## EXERCISE
A full, exact copy of the listing is needed, with images omitted.

BEGIN GIVEN DATA

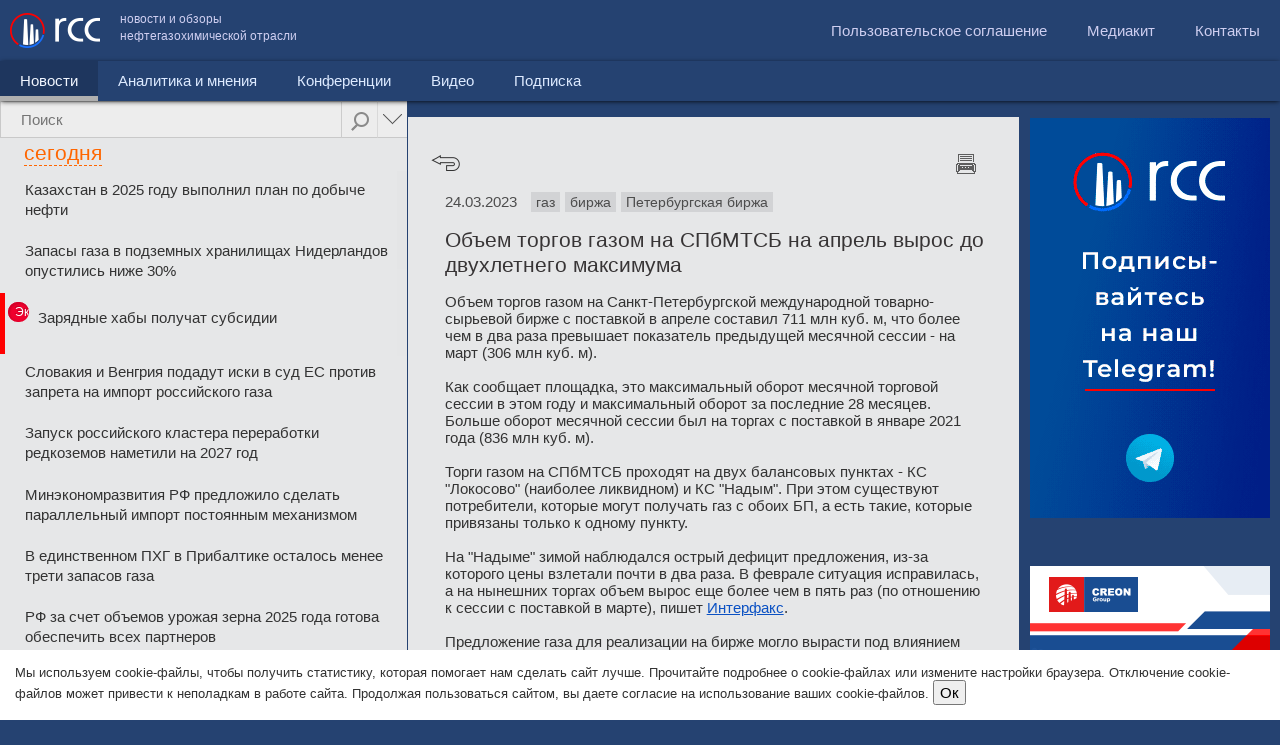

--- FILE ---
content_type: application/javascript
request_url: http://rcc.ru/js/jquery.nanoscroller.min.js
body_size: 2414
content:
/*! nanoScrollerJS v0.7.2 (c) 2013 James Florentino; Licensed MIT */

END GIVEN DATA

## FINAL ANSWER
--- FILE ---
content_type: application/javascript
request_url: http://rcc.ru/js/jquery.nanoscroller.min.js
body_size: 2414
content:
/*! nanoScrollerJS v0.7.2 (c) 2013 James Florentino; Licensed MIT */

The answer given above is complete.